Ce pourrait être une définition de l’élégance : l’apparence comme mise en scène de l’absence. Tel est le monde selon George, déploiement de son retrait, extériorité absolue : une architecture d’embrasures, de cadres, de fenêtres ouvertes et de miroirs divisés ; des regards ascendants, une vision géométrique mais éblouie, nuancée, émue. Ce monde flottant n’aurait que l’épaisseur d’un décor s’il ne révélait d’emblée une blessure, crevant la surface, le silence, stridences d’un téléphone, images violentes, du sang et des larmes. D’où viennent ces éclats de chair ?

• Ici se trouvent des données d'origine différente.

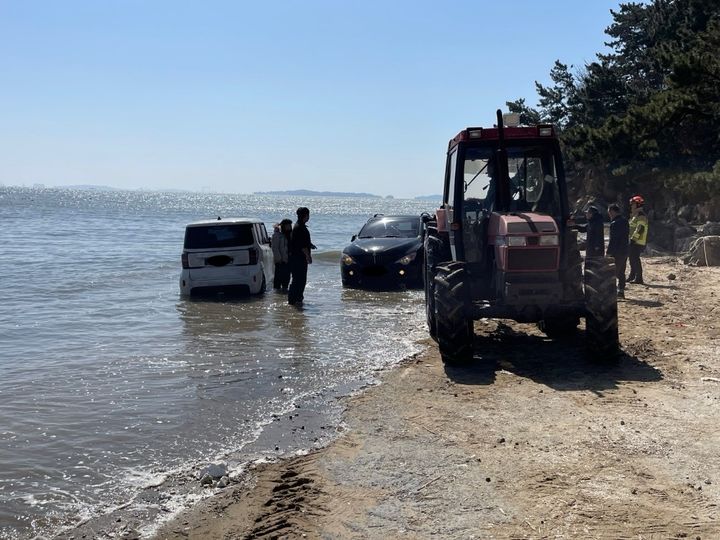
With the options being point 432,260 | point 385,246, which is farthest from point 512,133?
point 385,246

Du passé, c’est-à-dire – soyons précis – de la mémoire. D’un ressassement, éternel retour et éternel recommencement de ce qui n’est plus. Voici un an que George a perdu son compagnon dans un banal accident de voiture. Voici un an que pour lui le temps s’est arrêté, qu’il est pris dans un inexorable mécanisme qui le fait basculer en arrière à chaque bruit, à chaque battement de cil, à chaque respiration. George est enraciné dans son deuil. Non qu’il soit dans l’erreur – George n’est pas un homme malade, un homme à sauver – son affliction lui fait honneur. S’il devait y en avoir une, ce serait la thèse du film : la dignité, la valeur absolue de l’amour, unique (single, encore), irremplaçable, irrémédiable.

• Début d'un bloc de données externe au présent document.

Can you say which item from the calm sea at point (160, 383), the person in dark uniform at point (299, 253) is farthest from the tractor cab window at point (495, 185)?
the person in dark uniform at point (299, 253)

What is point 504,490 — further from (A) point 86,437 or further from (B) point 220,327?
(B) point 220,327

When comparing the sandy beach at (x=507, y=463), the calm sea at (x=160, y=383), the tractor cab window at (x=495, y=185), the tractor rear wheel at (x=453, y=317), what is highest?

En un sens, George est déjà mort. L’idée du suicide n’a rien de scandaleux, ni même de bouleversant ; ce qui l’est, en revanche, c’est de continuer à vivre. Une fois la décision prise, mourir n’est que pure formalité. Et comme George est un homme raisonnable, il prend soin de régler ses affaires, il écrit les lettres qu’il faut, choisit sa tenue mortuaire, dispose les clés sur son bureau. L’ennui, c’est que, pour un homme aussi élégant, se tirer une balle dans la tête relève du comble de l’inélégance. On a beau disposer les oreillers, couvrir le lit, il faut cependant admettre que c’est salissant, un suicide. Surtout, George a un point faible, un côté somme toute irrationnel, incontrôlable : son amie Charley. Charley, l’autre amour, l’antithèse, la femme.

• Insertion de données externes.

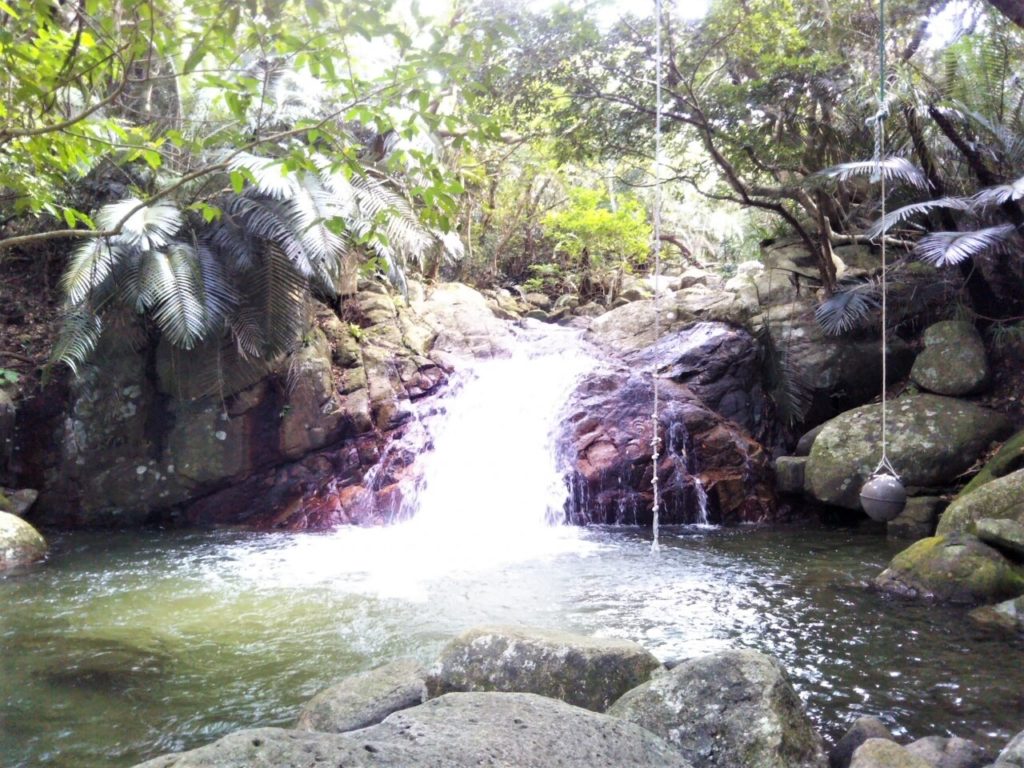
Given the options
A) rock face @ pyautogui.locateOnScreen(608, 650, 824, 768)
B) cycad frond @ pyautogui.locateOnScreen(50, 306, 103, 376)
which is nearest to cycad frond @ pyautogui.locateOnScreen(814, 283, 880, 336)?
rock face @ pyautogui.locateOnScreen(608, 650, 824, 768)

Et quelle femme ! Alors même que, soucieux d’économie et de lisibilité, tant de réalisateurs subordonnent au sujet principal tous les autres personnages – rôles littéralement secondaires – et  endiguent leur propos dans une hiérarchie qui en réduit considérablement la portée, Tom Ford réussit à déconstruire George en Charley. Certes, le choix de l’actrice n’est pas anodin. Julianne Moore offre une diversité de jeu impressionnante, souplesse d’autant plus remarquable qu’un visage sophistiqué et une chevelure flamboyante devraient a priori limiter son registre. Or celui-ci se complète d’une présence forte, d’un caractère qui façonne les rôles plus qu’il ne s’y incarne. En l’occurrence, A single man s’inscrit dans le prolongement d’un film antérieur, Far from Heaven, de Todd Haynes. Julianne Moore y joue le rôle de Cathy, irréprochable femme au foyer délaissée par… un mari homosexuel. Le film en question présente la particularité d’être un mélodrame de reconstitution, tourné en fond et en forme dans les années 50. A single man transpose quelque peu ce principe aux années 60. Sans doute Charley n’est-elle pas l’épouse de George, mais elle fut un temps sa maîtresse, et semble encore fort amoureuse. Sous-texte discrètement féministe dans l’un et l’autre films : toute libérée qu’elle paraisse, Charley n’est guère plus épanouie que Cathy. Vieillissante quoique encore belle, faussement artificielle, alcoolique par désespoir, Charley entre dans cet âge difficile où les femmes qui ne vivent que par et pour l’amour se voient disqualifier de n’être simplement plus aussi fraîches que leurs cadettes qui prennent étourdiment la relève. Détail d’importance : la voisine de Charley, toute pimpante dans sa jolie maison, affublée de deux enfants tirés à quatre épingles et d’un mari visiblement peu amène, est la copie conforme de Cathy. De l’autre côté de la pelouse, en coulisses, on devine le drame domestique qui se prépare…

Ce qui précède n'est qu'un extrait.